No campo conservador, uma das principais representações desse novo estado de espírito social foi a criação do movimento Tea Party, em 2009, quando milhares de manifestantes, mais vinculados às ideias do Partido Republicano, se reuniram contra a reforma do sistema de saúde, proposto pelo então presidente democrata Barack Obama. Ademais, suas principais propostas incluíam a redução do papel do Estado na vida em sociedade dos cidadãos, a diminuição dos impostos, a redução da dívida pública, além de pautas conservadoras relacionadas aos costumes da sociedade americana.
No campo progressista, a eclosão do movimento Black Lives Matter, em 2020, significou a incorporação de várias pautas identitárias da luta pelos direitos civis, que vinham desde os anos 1950-60 ganhando terreno no pensamento acadêmico e intelectual da sociedade americana. Junto com esse movimento, o termo woke ressurgiu como uma ideia de despertar de consciência das desigualdades étnicas e sociais dos estadunidenses.
Muitos analistas avaliam o atual nível de confrontação político-ideológico da sociedade americana como o que de mais próximo possa chegar a uma nova Guerra Civil em sua história, principalmente quando levam em consideração o que ocorreu no ataque criminoso ao Capitólio, em janeiro de 2021. Todavia, o que se faz presente na atual disputa entre o republicano Donald Trump e a democrata Kamala Harris não é algo capaz de provocar uma divisão extrema na cultura política dos EUA.

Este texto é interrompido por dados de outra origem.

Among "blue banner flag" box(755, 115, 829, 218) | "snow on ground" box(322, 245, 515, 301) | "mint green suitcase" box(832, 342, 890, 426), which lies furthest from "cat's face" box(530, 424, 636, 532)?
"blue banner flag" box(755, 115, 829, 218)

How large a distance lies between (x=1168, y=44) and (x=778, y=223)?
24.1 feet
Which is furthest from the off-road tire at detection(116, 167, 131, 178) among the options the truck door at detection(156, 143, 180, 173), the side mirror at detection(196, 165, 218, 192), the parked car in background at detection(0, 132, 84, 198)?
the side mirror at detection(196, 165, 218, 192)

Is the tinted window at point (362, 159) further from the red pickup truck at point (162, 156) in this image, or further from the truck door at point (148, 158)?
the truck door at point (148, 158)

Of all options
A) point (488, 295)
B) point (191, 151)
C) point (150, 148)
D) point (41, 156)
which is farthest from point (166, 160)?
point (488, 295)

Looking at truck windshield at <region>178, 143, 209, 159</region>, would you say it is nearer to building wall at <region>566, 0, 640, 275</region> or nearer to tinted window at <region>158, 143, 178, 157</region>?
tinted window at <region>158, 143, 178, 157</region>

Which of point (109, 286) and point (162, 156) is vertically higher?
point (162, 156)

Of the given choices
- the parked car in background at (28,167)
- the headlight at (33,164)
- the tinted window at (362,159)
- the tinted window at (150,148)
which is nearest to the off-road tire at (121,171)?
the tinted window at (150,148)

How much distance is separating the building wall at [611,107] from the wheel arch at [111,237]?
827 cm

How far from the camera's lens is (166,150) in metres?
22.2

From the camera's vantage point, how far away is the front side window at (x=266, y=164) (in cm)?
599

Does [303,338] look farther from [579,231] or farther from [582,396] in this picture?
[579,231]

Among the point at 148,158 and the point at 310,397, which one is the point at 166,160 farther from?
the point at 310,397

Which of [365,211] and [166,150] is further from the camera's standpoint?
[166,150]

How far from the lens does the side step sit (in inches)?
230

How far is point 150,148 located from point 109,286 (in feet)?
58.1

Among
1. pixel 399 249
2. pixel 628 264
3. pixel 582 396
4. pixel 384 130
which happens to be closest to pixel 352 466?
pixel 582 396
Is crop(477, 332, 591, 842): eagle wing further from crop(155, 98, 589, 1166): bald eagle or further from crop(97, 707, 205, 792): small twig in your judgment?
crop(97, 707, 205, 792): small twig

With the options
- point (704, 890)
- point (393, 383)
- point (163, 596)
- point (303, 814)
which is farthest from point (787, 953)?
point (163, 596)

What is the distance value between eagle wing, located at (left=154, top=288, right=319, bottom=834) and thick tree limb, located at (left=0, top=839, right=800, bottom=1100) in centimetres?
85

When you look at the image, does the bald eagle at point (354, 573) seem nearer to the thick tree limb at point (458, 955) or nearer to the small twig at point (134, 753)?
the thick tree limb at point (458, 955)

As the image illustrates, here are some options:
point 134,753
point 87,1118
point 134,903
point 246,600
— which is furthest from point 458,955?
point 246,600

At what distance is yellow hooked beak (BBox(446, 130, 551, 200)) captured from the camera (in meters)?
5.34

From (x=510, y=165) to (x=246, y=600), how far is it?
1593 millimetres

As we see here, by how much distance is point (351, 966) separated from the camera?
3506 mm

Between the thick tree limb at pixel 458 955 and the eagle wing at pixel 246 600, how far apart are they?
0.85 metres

Trata-se de um embate acerca do redimensionamento do papel do Estado na sociedade contemporânea norte-americana, bem como quais linhas de atuação os EUA devem conduzir nas atuais questões geopolíticas na Europa Oriental, Leste Asiático e Oriente Médio. O lugar dos atuais imigrantes na sociedade americana, a relação entre uso da força, a diplomacia comercial nas relações internacionais e a luta pela identidade do que é o povo norte-americano são as dimensões históricas da formação dessa nação. Portanto, muito antes de uma nova secessão, o que se apresenta nos próximos dias é mais um capítulo na história da Democracia na América.